ASSIGNMENT →
Could you set down the listing below exactly, leaving out its pictures?

LISTED RECORDS →
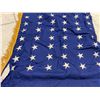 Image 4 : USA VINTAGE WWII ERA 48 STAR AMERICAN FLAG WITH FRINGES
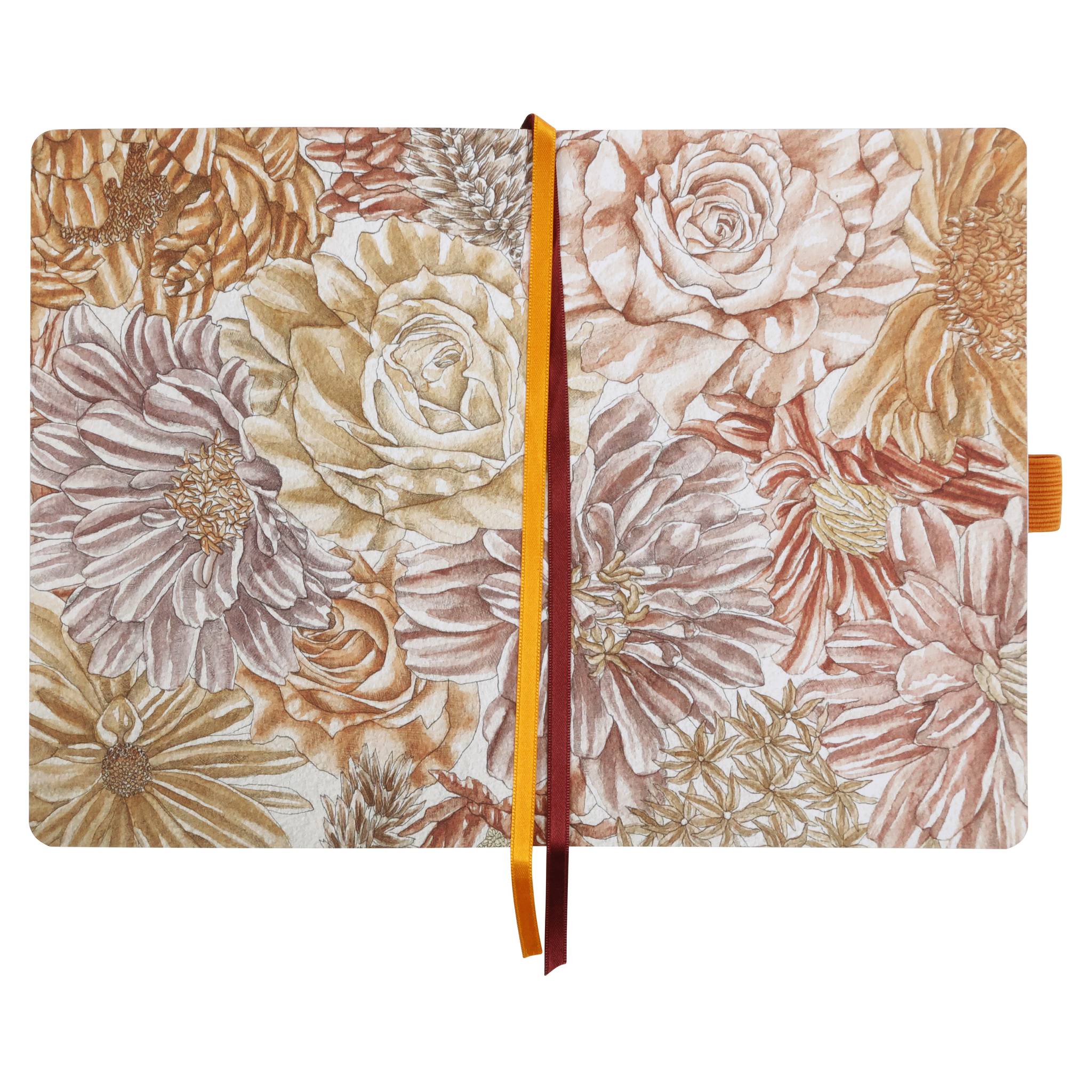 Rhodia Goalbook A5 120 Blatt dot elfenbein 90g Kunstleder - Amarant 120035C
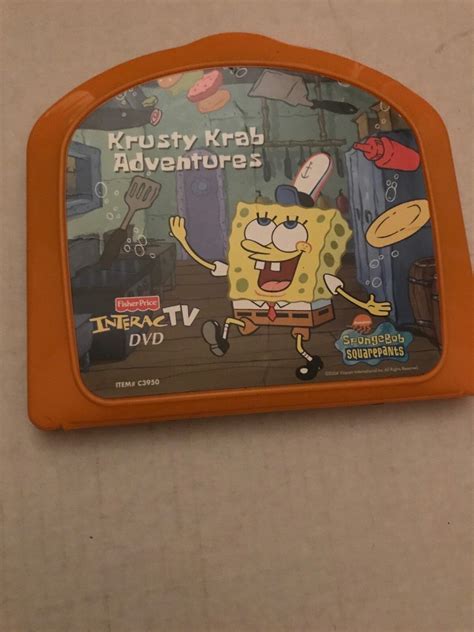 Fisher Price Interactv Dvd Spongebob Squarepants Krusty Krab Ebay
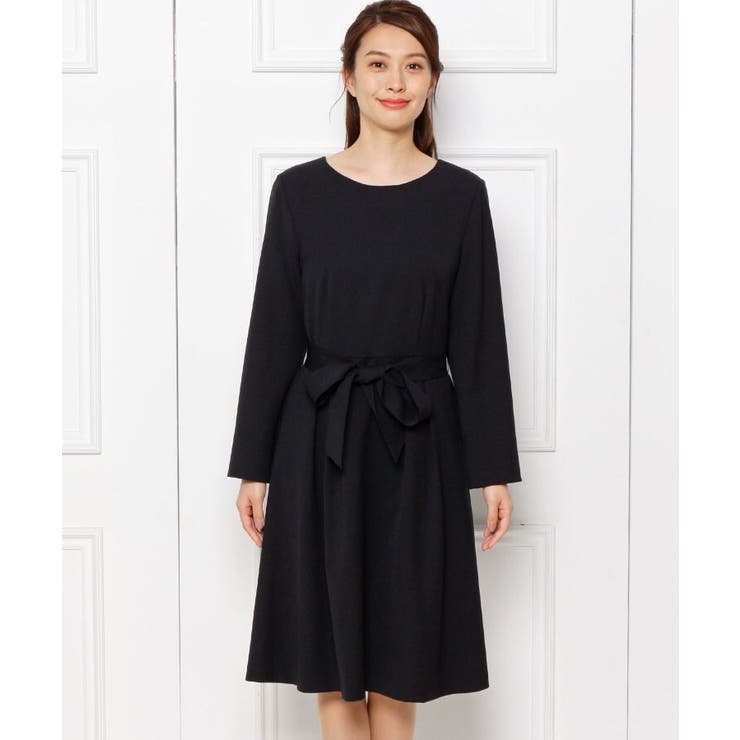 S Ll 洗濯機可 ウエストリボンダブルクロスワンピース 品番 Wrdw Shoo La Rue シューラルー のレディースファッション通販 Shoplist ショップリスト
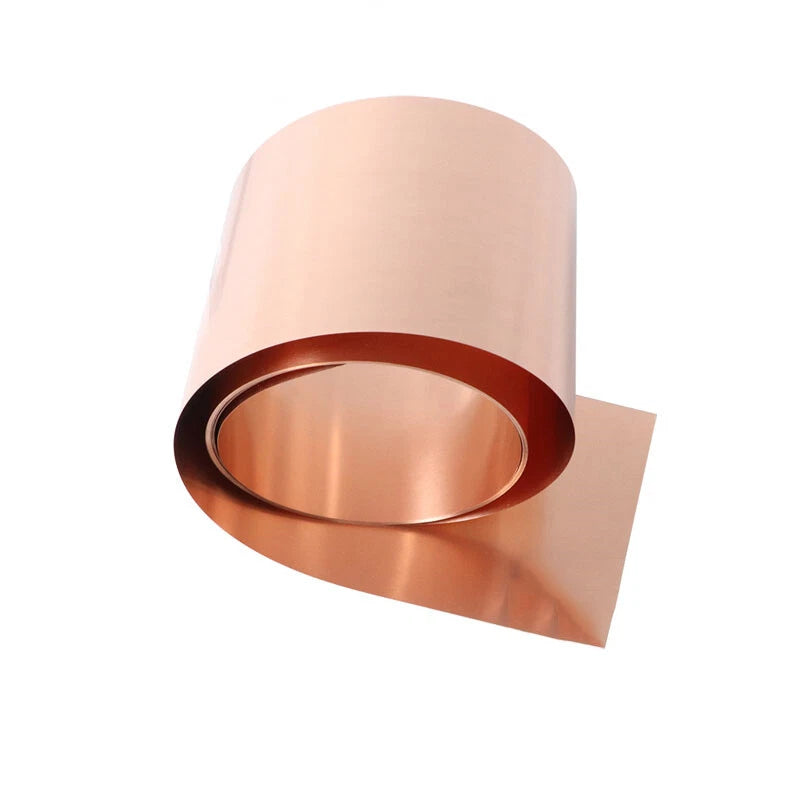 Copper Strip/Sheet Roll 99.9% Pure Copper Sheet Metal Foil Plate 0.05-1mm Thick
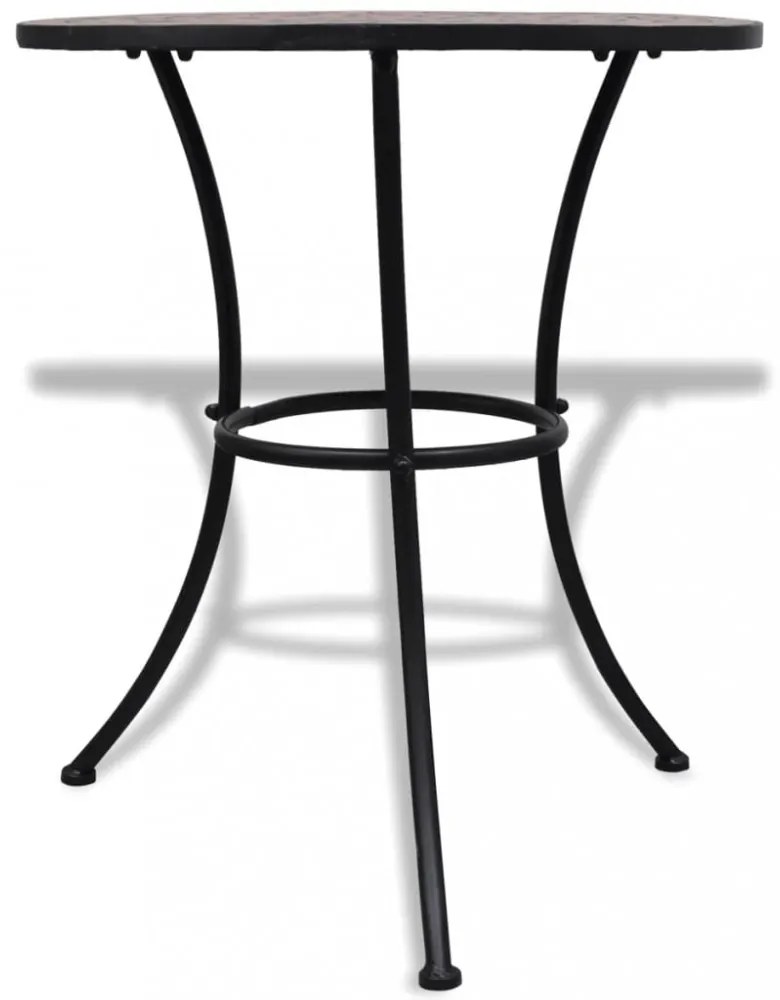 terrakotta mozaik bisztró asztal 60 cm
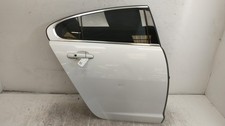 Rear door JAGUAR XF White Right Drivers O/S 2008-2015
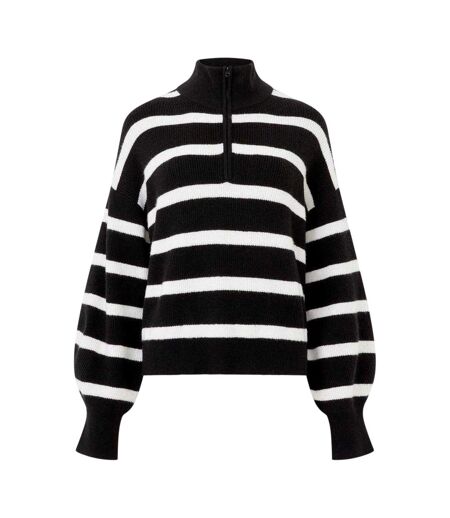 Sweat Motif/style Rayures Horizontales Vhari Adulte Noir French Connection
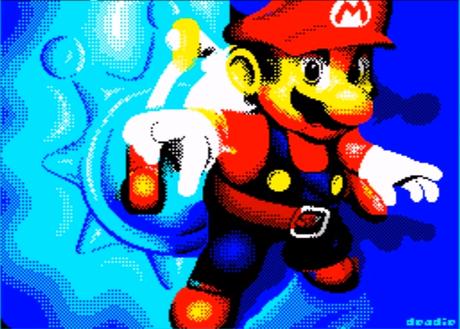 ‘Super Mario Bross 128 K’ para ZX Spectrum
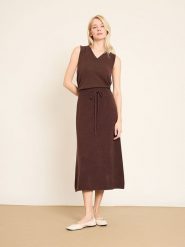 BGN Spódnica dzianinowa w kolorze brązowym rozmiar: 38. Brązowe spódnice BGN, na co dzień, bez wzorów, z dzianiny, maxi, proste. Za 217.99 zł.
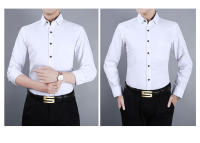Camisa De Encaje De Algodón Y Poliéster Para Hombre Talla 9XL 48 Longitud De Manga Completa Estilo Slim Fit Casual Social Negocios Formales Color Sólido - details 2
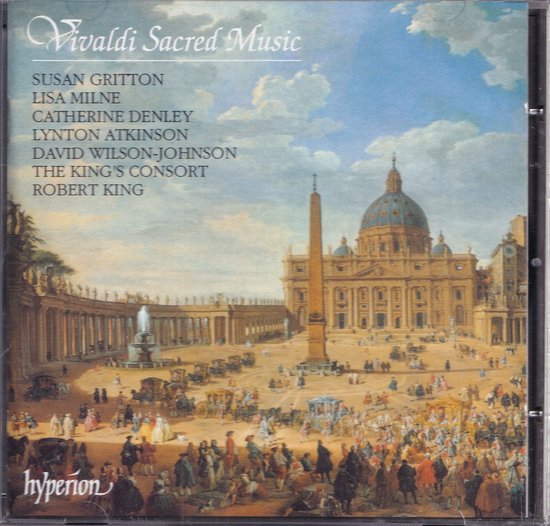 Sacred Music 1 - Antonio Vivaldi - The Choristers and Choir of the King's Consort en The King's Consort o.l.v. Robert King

RESPONSE BELOW →
 Image 4 : USA VINTAGE WWII ERA 48 STAR AMERICAN FLAG WITH FRINGES
 Rhodia Goalbook A5 120 Blatt dot elfenbein 90g Kunstleder - Amarant 120035C
 Fisher Price Interactv Dvd Spongebob Squarepants Krusty Krab Ebay
 S Ll 洗濯機可 ウエストリボンダブルクロスワンピース 品番 Wrdw Shoo La Rue シューラルー のレディースファッション通販 Shoplist ショップリスト
 Copper Strip/Sheet Roll 99.9% Pure Copper Sheet Metal Foil Plate 0.05-1mm Thick
 terrakotta mozaik bisztró asztal 60 cm
 Rear door JAGUAR XF White Right Drivers O/S 2008-2015
 Sweat Motif/style Rayures Horizontales Vhari Adulte Noir French Connection
 ‘Super Mario Bross 128 K’ para ZX Spectrum
 BGN Spódnica dzianinowa w kolorze brązowym rozmiar: 38. Brązowe spódnice BGN, na co dzień, bez wzorów, z dzianiny, maxi, proste. Za 217.99 zł.
Camisa De Encaje De Algodón Y Poliéster Para Hombre Talla 9XL 48 Longitud De Manga Completa Estilo Slim Fit Casual Social Negocios Formales Color Sólido - details 2
 Sacred Music 1 - Antonio Vivaldi - The Choristers and Choir of the King's Consort en The King's Consort o.l.v. Robert King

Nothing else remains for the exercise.